## Reading passage
=== Section Start ===

Nuclear weapons have already been used, twice, in the history of warfare, and there have been numerous documented ‘close calls’ that seemingly infer that the risk of a large nuclear exchange in the previous 60 years was high (above 10%). An equilibrium maintained by ‘close calls’ and ‘near misses’ will only last so long, until at some point a ‘near miss’ becomes a hit.

In the history of warfare new destructive weapon systems can alter the balance of power but invariably result in the development of powerful counter measures that blunt their effectiveness. The machine gun was countered by the trench, which was in-turned countered by the tank.

The pre-WW2 idea that ‘The bomber would always get through’ rendering other forms of warfare obsolete was invalidated by the deployment of high-performance fighters, the development of radar, and other forms of air-defences. Similarly, the initially hard to counter German U-boats which sunk an unprecedented amount of allied shipping in 1942 (seemingly rendering surface navies incapable of performing their historic task of protecting sea-lanes), were eventually countered by allied surface ships deploying new technologies (sonar, depth charges).

=== Section End ===

## Data

=== Section Start ===

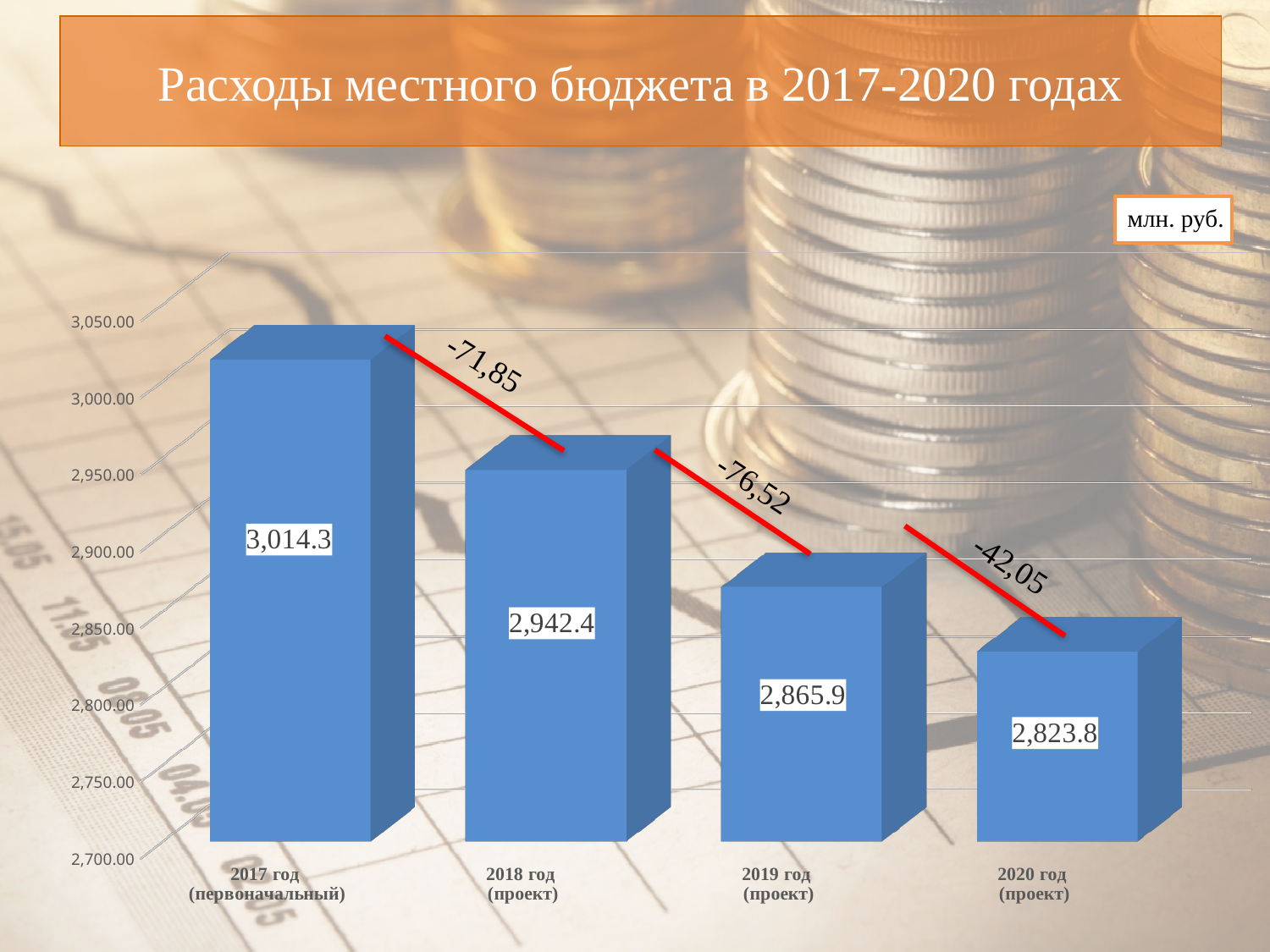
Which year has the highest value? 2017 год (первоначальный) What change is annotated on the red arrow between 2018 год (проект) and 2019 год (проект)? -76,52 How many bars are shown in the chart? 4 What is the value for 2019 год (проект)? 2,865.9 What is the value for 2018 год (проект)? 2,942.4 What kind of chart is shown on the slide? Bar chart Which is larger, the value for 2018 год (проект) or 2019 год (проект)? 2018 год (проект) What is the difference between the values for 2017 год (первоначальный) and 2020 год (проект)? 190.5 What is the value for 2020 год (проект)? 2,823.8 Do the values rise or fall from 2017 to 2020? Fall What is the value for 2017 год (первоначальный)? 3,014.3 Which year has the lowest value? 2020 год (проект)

=== Section End ===

## Complete the following
A. Reproduce the stretch of the passage on weapons and their countermeasures from "Nuclear weapons have" through "by the tank.".
B. In the passage on weapons and their countermeasures, in what year did German U-boats sink an unprecedented amount of allied shipping?

## Solutions to the tasks
A.
Nuclear weapons have already been used, twice, in the history of warfare, and there have been numerous documented ‘close calls’ that seemingly infer that the risk of a large nuclear exchange in the previous 60 years was high (above 10%). An equilibrium maintained by ‘close calls’ and ‘near misses’ will only last so long, until at some point a ‘near miss’ becomes a hit.

In the history of warfare new destructive weapon systems can alter the balance of power but invariably result in the development of powerful counter measures that blunt their effectiveness. The machine gun was countered by the trench, which was in-turned countered by the tank.

B. 1942